Fishers, farmers, growers and the construction industry are in a worker crisis.
The foreign workforce is a vital component of many industries in New Zealand that struggle to get Kiwis either qualified enough, interested enough, or straight/sober enough. While that is a harsh assessment, it is one that echoes through HR offices around the country.
Yes, getting New Zealanders into some of these jobs must be a priority and much work is going on in this space from both industry and government, however the reality is COVID-19 is keeping the country’s foreign workforce out of the country – with dire consequences.
An estimated 300,000 seafarers around the world are struggling to re-join vessels due to the pandemic. The debt and the stress to them and their families through not receiving wages is also of great concern. The United Nations is warning of a humanitarian and mental health crisis.
The seafood industry’s attempt to have foreign workers flown by charter into New Zealand to quarantine on the vessel they would be working on was not allowed – and there are not nearly enough quarantine facilities to accommodate the workers needed in fishing, farming and construction.
The seafood industry, unable to get foreign, skilled workers in, is on the brink of tying up vessels unable to fish. This will cost the New Zealand economy $725 million annually and result in the loss of 429 land-based jobs held by New Zealanders.
And that’s just the seafood industry.
The dairy industry was short 1,000 workers even before COVID hit, as were the viticulture and horticulture industries and the initial lockdown would just have made that worse.
At a crisis summit earlier this month business leaders such as Sir John Key and Rob Fyfe and Auckland Mayor Phil Goff all called for quarantine capacity to be expanded to allow international students, construction workers and other skilled workers into the country.
They say this should be at the employer’s expense, not the taxpayers, something companies would be quick to take advantage of given the alternative.
With so many in the primary sector facing the same issues, a collaborative approach to quarantine these workers should be a priority. The expansion of privately funded quarantine facilities, with strict guidelines, is critical as the pandemic rages on.

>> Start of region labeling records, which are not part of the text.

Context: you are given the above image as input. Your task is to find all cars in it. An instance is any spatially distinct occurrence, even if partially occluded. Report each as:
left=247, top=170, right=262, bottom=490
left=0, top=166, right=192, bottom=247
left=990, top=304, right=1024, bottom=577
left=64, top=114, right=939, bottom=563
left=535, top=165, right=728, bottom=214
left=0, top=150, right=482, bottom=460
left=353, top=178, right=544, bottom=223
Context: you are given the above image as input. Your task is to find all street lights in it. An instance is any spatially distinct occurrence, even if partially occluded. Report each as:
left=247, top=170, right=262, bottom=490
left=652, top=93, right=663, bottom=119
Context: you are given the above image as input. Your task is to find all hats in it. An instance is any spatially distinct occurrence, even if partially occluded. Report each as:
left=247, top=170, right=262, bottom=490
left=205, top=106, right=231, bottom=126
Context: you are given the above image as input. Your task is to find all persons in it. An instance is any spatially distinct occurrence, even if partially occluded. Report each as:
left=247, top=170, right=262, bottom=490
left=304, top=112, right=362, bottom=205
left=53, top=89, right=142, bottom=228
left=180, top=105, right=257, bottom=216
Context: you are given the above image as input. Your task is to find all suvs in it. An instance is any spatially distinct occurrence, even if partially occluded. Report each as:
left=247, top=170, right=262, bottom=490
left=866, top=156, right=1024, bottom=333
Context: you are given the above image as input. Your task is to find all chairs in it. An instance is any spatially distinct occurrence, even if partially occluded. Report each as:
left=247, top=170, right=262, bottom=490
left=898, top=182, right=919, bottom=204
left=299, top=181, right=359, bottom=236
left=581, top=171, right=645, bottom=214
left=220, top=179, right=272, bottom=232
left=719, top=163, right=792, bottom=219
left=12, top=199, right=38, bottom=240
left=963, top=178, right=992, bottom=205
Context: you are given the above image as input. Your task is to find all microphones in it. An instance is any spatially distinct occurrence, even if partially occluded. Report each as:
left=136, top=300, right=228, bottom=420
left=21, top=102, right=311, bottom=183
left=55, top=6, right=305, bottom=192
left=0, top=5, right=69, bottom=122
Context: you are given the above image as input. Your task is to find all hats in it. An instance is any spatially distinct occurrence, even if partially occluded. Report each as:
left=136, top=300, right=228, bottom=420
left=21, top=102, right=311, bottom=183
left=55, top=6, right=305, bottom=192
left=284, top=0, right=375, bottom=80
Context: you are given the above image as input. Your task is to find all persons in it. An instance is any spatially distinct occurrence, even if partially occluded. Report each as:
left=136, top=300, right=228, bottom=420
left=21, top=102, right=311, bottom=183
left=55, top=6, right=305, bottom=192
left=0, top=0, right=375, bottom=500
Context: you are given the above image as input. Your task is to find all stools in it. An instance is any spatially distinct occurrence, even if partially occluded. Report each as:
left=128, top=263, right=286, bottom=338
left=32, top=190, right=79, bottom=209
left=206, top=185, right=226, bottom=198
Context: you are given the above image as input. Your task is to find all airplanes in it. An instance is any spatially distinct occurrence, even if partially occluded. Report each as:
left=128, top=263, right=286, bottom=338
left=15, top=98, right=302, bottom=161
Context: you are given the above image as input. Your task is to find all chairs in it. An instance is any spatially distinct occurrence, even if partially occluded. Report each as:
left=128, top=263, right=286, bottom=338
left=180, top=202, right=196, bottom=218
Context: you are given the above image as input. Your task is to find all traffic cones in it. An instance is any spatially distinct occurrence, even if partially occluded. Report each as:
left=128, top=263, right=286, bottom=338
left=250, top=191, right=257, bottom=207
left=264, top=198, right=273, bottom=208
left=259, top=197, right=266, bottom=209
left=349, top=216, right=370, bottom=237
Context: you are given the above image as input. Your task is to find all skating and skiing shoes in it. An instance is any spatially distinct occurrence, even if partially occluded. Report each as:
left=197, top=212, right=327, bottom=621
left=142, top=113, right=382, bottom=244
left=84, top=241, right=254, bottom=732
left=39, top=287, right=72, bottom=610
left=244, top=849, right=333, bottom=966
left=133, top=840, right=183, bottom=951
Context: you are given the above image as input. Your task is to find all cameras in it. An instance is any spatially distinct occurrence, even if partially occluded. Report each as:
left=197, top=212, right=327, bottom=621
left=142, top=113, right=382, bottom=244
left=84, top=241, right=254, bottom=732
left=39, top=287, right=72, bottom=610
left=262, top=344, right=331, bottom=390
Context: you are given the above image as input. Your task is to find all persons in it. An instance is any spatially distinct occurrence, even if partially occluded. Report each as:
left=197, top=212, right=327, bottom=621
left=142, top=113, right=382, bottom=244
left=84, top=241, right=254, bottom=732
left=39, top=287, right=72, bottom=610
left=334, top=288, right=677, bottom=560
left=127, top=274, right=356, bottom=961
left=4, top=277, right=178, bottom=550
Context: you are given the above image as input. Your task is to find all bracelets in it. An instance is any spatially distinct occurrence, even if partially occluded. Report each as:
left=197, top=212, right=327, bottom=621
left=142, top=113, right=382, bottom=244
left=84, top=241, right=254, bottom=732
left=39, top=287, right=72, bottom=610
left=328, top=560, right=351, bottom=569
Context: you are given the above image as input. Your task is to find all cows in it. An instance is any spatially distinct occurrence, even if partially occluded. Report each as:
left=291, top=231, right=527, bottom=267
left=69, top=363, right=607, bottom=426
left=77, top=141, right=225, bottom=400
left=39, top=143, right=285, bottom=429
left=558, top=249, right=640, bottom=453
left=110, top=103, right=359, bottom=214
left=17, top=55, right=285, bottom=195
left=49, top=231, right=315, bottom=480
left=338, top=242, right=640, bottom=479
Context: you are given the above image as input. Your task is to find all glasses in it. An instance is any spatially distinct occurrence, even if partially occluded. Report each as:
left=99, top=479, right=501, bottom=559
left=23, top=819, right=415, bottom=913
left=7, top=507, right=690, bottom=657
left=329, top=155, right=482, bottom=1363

We can no longer rely on government run and taxpayer subsidised quarantine facilities. There are not nearly enough of them to meet the needs of essential industries.
If the primary sector – the growers, farmers and fishers – are going to be at the forefront of the economic recovery it will need workers to do that – and they need them desperately.
A domestic supply of people willing to take at-sea jobs simply does not exist. If skilled foreign workers continue to be kept out of New Zealand vessels will tie up, fish will be uncaught and land-based jobs will go.
The government has an urgent decision to make.
The economic recovery is relying on that being the right decision.